Владислав Дворжецкий. Чужой человек - Елена Алексеевна Погорелая
По сути, в «Возврата нет» мы имеем дело с двумя архетипами, с двумя формулами любви, с двумя женскими ипостасями, отвечающими запросу конкретного времени.
С одной стороны, Антонина Каширина (Мордюкова). Это классический образ Родины-матери, женщины-богатырки, фигура не просто цельная, но в своей целостности практически монументальная. Что она ни делает на экране: спасает ли раненого комбата, выхаживая его в яме-убежище под носом у немцев, хлопочет ли по хозяйству (следя, чтобы ее сильный голос, выпевающий «Шумел камыш, деревья гнулись…», заглушал стоны раненого), отдается ли гнусному немцу-денщику, чтобы тот не донес офицеру о спрятанном в яме комбате, восстанавливает ли послевоенный колхоз, заботится ли о внуке, уходит ли из общего дома, чтобы не мешать счастью мужа с невесткой… – все у нее получается цельно, естественно, органично. Оно и понятно – женщина-богатырка как героиня эпическая нравственных терзаний по определению лишена. Такая женщина, изначально зная, как правильно, мучается не вопросом выбора, а его тяжестью, и ее основная задача – вынести выбранную ей самой долю и драму любви.

# [УКАЗАНИЯ К ЗАДАНИЯМ]
[1] Какую песню поет Антонина Каширина, согласно отрывку о фильме «Возврата нет»?
[2] Обновите отрывок о фильме «Возврата нет»: перепишите всё от слов «Владислав Дворжецкий. Чужой» и вниз до слов «запросу конкретного времени.», поставив «образами» вместо «архетипами».
[3] Продолжите отрывок о фильме «Возврата нет», начав сразу после его последнего предложения.

# [ВЫДЕРЖКИ ИЗ ДАННЫХ]
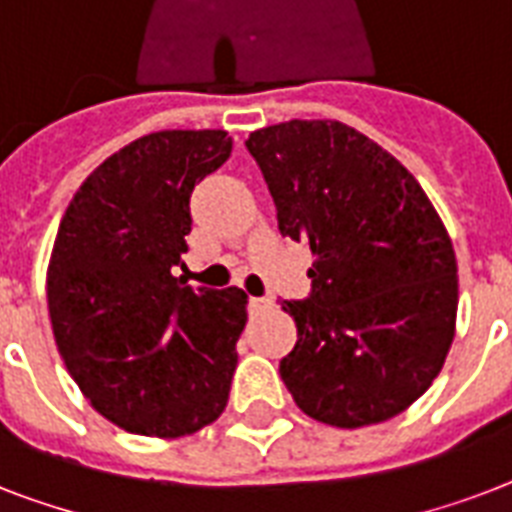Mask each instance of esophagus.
I'll return each mask as SVG.
<instances>
[{
    "label": "esophagus",
    "mask_w": 512,
    "mask_h": 512,
    "mask_svg": "<svg viewBox=\"0 0 512 512\" xmlns=\"http://www.w3.org/2000/svg\"><path fill=\"white\" fill-rule=\"evenodd\" d=\"M271 303V297H249V308H252V311H263V308H268Z\"/></svg>",
    "instance_id": "esophagus-1"
}]
</instances>
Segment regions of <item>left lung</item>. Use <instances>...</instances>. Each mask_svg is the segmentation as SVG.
Here are the masks:
<instances>
[{"instance_id":"1","label":"left lung","mask_w":512,"mask_h":512,"mask_svg":"<svg viewBox=\"0 0 512 512\" xmlns=\"http://www.w3.org/2000/svg\"><path fill=\"white\" fill-rule=\"evenodd\" d=\"M281 236L311 247L308 300H281L297 342L279 372L308 417L364 428L396 417L441 372L457 327V257L428 193L335 119L255 130Z\"/></svg>"}]
</instances>
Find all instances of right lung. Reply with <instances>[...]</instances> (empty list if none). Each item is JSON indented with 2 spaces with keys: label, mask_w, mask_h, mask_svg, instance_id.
I'll return each instance as SVG.
<instances>
[{
  "label": "right lung",
  "mask_w": 512,
  "mask_h": 512,
  "mask_svg": "<svg viewBox=\"0 0 512 512\" xmlns=\"http://www.w3.org/2000/svg\"><path fill=\"white\" fill-rule=\"evenodd\" d=\"M225 130L132 140L79 185L47 265V311L92 409L138 436L183 438L223 414L247 324L239 287L175 276L193 185L228 162Z\"/></svg>",
  "instance_id": "1"
}]
</instances>
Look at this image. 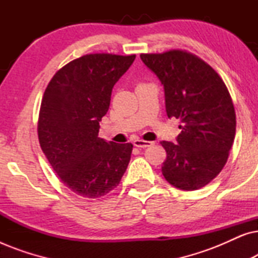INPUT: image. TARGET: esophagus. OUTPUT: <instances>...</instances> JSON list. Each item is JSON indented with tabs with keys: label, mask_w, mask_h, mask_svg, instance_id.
<instances>
[{
	"label": "esophagus",
	"mask_w": 258,
	"mask_h": 258,
	"mask_svg": "<svg viewBox=\"0 0 258 258\" xmlns=\"http://www.w3.org/2000/svg\"><path fill=\"white\" fill-rule=\"evenodd\" d=\"M134 146L137 147V148H147V147H150L153 142H149V141H143V140H140L137 139L134 141Z\"/></svg>",
	"instance_id": "esophagus-1"
}]
</instances>
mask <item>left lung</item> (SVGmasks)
Segmentation results:
<instances>
[{
  "label": "left lung",
  "mask_w": 258,
  "mask_h": 258,
  "mask_svg": "<svg viewBox=\"0 0 258 258\" xmlns=\"http://www.w3.org/2000/svg\"><path fill=\"white\" fill-rule=\"evenodd\" d=\"M141 59L163 84L168 117L182 123L176 143L161 142L167 151L162 174L181 190L203 188L223 169L234 143L236 115L228 88L188 51L141 54Z\"/></svg>",
  "instance_id": "8db88e82"
}]
</instances>
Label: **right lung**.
Masks as SVG:
<instances>
[{"label":"right lung","mask_w":258,"mask_h":258,"mask_svg":"<svg viewBox=\"0 0 258 258\" xmlns=\"http://www.w3.org/2000/svg\"><path fill=\"white\" fill-rule=\"evenodd\" d=\"M135 57L84 55L62 67L44 91L37 124L40 146L59 179L77 195H107L128 167L133 144L107 142L98 130L112 88Z\"/></svg>","instance_id":"add662e5"}]
</instances>
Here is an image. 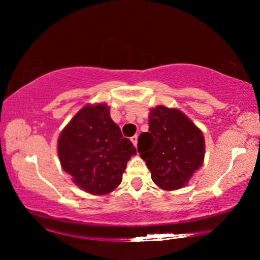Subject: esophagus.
Wrapping results in <instances>:
<instances>
[{"mask_svg": "<svg viewBox=\"0 0 260 260\" xmlns=\"http://www.w3.org/2000/svg\"><path fill=\"white\" fill-rule=\"evenodd\" d=\"M130 140H131V142H133V144L135 145V148H136L137 147V140H138V136H137V135H135V136H133V137H131L130 138Z\"/></svg>", "mask_w": 260, "mask_h": 260, "instance_id": "34e87169", "label": "esophagus"}]
</instances>
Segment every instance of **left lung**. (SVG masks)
<instances>
[{"label": "left lung", "mask_w": 260, "mask_h": 260, "mask_svg": "<svg viewBox=\"0 0 260 260\" xmlns=\"http://www.w3.org/2000/svg\"><path fill=\"white\" fill-rule=\"evenodd\" d=\"M137 150L156 186L177 190L202 167L205 137L179 109L158 105L149 112V133L138 137Z\"/></svg>", "instance_id": "1"}]
</instances>
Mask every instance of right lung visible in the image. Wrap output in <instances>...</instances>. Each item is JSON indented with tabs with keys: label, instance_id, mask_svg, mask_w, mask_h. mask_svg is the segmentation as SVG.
I'll return each mask as SVG.
<instances>
[{
	"label": "right lung",
	"instance_id": "1",
	"mask_svg": "<svg viewBox=\"0 0 260 260\" xmlns=\"http://www.w3.org/2000/svg\"><path fill=\"white\" fill-rule=\"evenodd\" d=\"M134 155L136 149L127 138H123L105 103L81 108L58 138L61 168L76 186L92 195L115 190Z\"/></svg>",
	"mask_w": 260,
	"mask_h": 260
}]
</instances>
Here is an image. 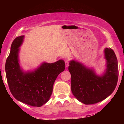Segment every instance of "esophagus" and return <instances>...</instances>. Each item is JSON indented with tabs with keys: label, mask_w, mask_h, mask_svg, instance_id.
I'll return each mask as SVG.
<instances>
[{
	"label": "esophagus",
	"mask_w": 124,
	"mask_h": 124,
	"mask_svg": "<svg viewBox=\"0 0 124 124\" xmlns=\"http://www.w3.org/2000/svg\"><path fill=\"white\" fill-rule=\"evenodd\" d=\"M65 62V66H66V67L67 68V67H68V66H69V60H68V59H66Z\"/></svg>",
	"instance_id": "esophagus-1"
}]
</instances>
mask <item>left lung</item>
<instances>
[{
    "mask_svg": "<svg viewBox=\"0 0 124 124\" xmlns=\"http://www.w3.org/2000/svg\"><path fill=\"white\" fill-rule=\"evenodd\" d=\"M107 69L101 76L93 69L72 60L68 68L71 75V90L73 96L85 104H93L104 100L114 92L118 79L116 55L111 48L104 49Z\"/></svg>",
    "mask_w": 124,
    "mask_h": 124,
    "instance_id": "obj_1",
    "label": "left lung"
}]
</instances>
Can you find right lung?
I'll return each instance as SVG.
<instances>
[{"mask_svg": "<svg viewBox=\"0 0 124 124\" xmlns=\"http://www.w3.org/2000/svg\"><path fill=\"white\" fill-rule=\"evenodd\" d=\"M24 35L16 38L5 65L6 78L11 93L16 99L33 107H41L49 100L54 83L65 70L62 59L54 63L44 62L35 70L24 72L18 63V52Z\"/></svg>", "mask_w": 124, "mask_h": 124, "instance_id": "1", "label": "right lung"}]
</instances>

# [ОТВЕТЫ ПО ЗАДАНИЯМ]
[1] «Шумел камыш, деревья гнулись…»

[2]
Владислав Дворжецкий. Чужой человек - Елена Алексеевна Погорелая
По сути, в «Возврата нет» мы имеем дело с двумя образами, с двумя формулами любви, с двумя женскими ипостасями, отвечающими запросу конкретного времени.

[3]
А о том, что доля могла быть другой, она просто не помышляет.
С другой стороны – юная учительница Ирина. Салтыков снимает в этой роли собственную (недавнюю) жену Ольгу Прохорову, которой трепетно любуется, сообщая этот трепет и зрителю, и герою. В ней нет ничего монументального, ничего даже цельного, она «вся огонь, вся горенье», она – вестница из другого мира и времени, в котором женщине больше не нужно являться на авансцену с наганом в руках и на мчащемся грузовике. «Тонкая, как тростинка», Ирина танцует на палубе баржи под легкую музыку с теплохода, пока ее молодой муж (Николай Еременко-младший) лузгает семечки, горделиво поглядывая на городскую красавицу, как трофей привезенную им в родную станицу. И ее красота, и ее молодое замужество, и ее счастливо-беззаботный танец на глазах у военных вдов, давно уже состарившихся и почерневших от горя, это все – вызов: вызов вдовам, до сих пор оплакивающим пропавших мужей, вызов привычке к трагедии, вызов самой этой древней земле, все еще не зажившей, все еще лежащей перед Ириной в разрывах и ямах…
Вызов, который готов принять только Никитин – Дворжецкий.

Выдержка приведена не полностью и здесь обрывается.